— START OF Page excerpt —
Healthy conversations on hard topics

BUSINESS MATTERS (BEYOND THE BOTTOM LINE) - Francis J. Kong - The Philippine Star

(Part 1)

This will be a two-part series. I have discovered excellent materials and cannot dump all of them in one day and thus I will have to present them in two parts.

Family fighting. Friends becoming enemies. Workmates hating each other. Managers losing the trust of their teams. Church members forming factions and groups denouncing each other “casting them out of demonic possessions,” etc., because people do not know how to carry out healthy conversations. Others were not conversing; they were shouting and screaming in person as on social media; cursing, mocking, and cussing, and unfortunately, no conversation was happening. In hindsight, the last electoral exercise offers lessons for us to learn when it comes to hard conversations, especially with people who do not share the same opinions as ours.

Communications expert Joe Terrell shares some ideas. I have embellished it with a little bit of personal commentary.1 Terrell says we need to begin with this thought in mind:

1. We are not an expert on anything (and if we are, we are probably not arguing about it).

The true experts are quiet, but they are studying and observing. They know that honest pursuit of knowledge results in humility, not self-righteousness indignation. Experts know that the more they learn about a topic, the more they understand how much more there is to know about the same topic.

Everybody deals with the “EGO PROTECTION DRIVE.”

This is our brain’s attempt to rescue us from feeling embarrassed or looking stupid. It will go out of its way to focus on information that confirms our beliefs while ignoring information that challenges them. We have biases, and we seek to confirm them.

Acknowledging our personal biases and limitations is the first step toward a constructive dialogue.

2. Set realistic expectations.

It is notoriously difficult to change someone’s mind.
— END OF Page excerpt —
- [Exercise instructions]:
**A)** List each of the damaged relationships that the column on healthy conversations names in its opening examples of conflict.
**B)** Summarize the column on healthy conversations in two sentences.
**C)** Carry on the column on healthy conversations after its final sentence.
— START OF Data shown —
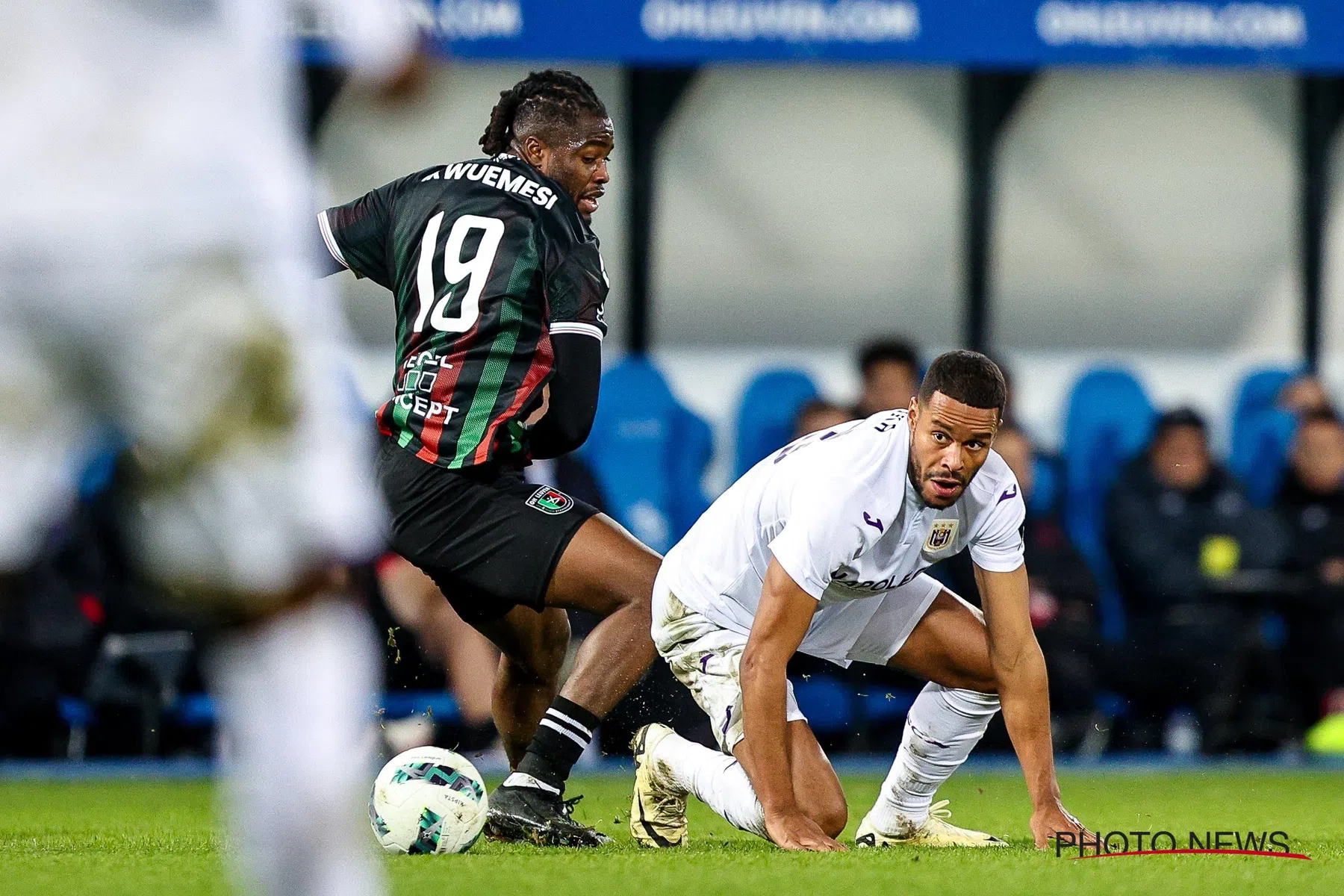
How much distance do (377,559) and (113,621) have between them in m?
1.39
— END OF Data shown —
- [Expected answers]:
**A)**
- Family fighting
- Friends becoming enemies
- Workmates hating each other
- Managers losing the trust of their teams
- Church members forming factions and groups denouncing each other

**B)** The column says that families, friends, workmates, managers and church members turn against each other because people do not know how to carry out healthy conversations, and shouting, cursing and mocking take the place of real dialogue. Drawing on communications expert Joe Terrell, it advises starting from the thought that we are not experts on anything and acknowledging the biases fed by our "ego protection drive," then setting realistic expectations, since changing someone's mind is notoriously difficult.

**C)**
Try to approach every interaction — whether online or in-person — with the goal of changing someone’s mind by at least 10%.

Whether speaking or writing, or posting a remark, try to assess the outcome of the remark: Do my words sound overtly antagonistic? Does it have the potential to be demeaning or hurtful to other people? Am I demonizing those who think differently than me? Do I leave the door open for more conservation, or am I assuming the final word?

Terrell says: that your rationale for holding and voicing certain beliefs may have more to do with personal values that influence behavior or affect our day-to-day life. It’s vital that you’re able to spot the difference:

* Value signaling (I’m a good person because I believe _____) .

* Identity formation (I’m the type of person who believes _____).

* Tribal alignment (I’m part of a group that believes _______).

3. Practice and deploy strategic listening.

During the initial stages of the conversation, we should be doing more listening than talking. By doing this, This way we set a tone of cooperation rather than antagonism.

Here are a few questions that can help you root out someone’s motivation:

* Can you tell me more about (______)?

* What personal experiences led you to that conclusion?

* Have you had any personal experiences that have challenged that assumption?

* When did you start thinking or feeling (________)?

* What do you think it would take to change your mind about (_____)

Social psychologist Jonathan Haidt writes, “If you really want to change someone’s mind on a moral or political matter, you’ll need to see things from that person’s angle as well as your own. And if you do truly see it the other person’s way — deeply and intuitively — you might even find your own mind opening in response.”

Treat the first part of the conversation like a research project.

4. People are more than the issues they believe.

The world would be easier if everyone I disagreed with was a terrible person. But that’s not the case.

Do not look at others who disagree with us as villains and dumb people. I tend to think that we are all experts but only in different subject matters. We should assume the best motivations behind someone’s actions and beliefs before we assume the worst.

So, there you have it—our first part material on carrying on a healthy conversation on hard topics and dealing with hard hearts. Terrell is sharp, and these ideas would be helpful in training people on how to handle hard but healthy conversations.

We will continue tomorrow.



(Francis Kong runs his highly acclaimed Level Up Leadership 2.0 Master Class Online this July 5-7. For inquiries and reservations, contact April at +63928-559-1798 or and for more information, visit www.levelupleadership.ph)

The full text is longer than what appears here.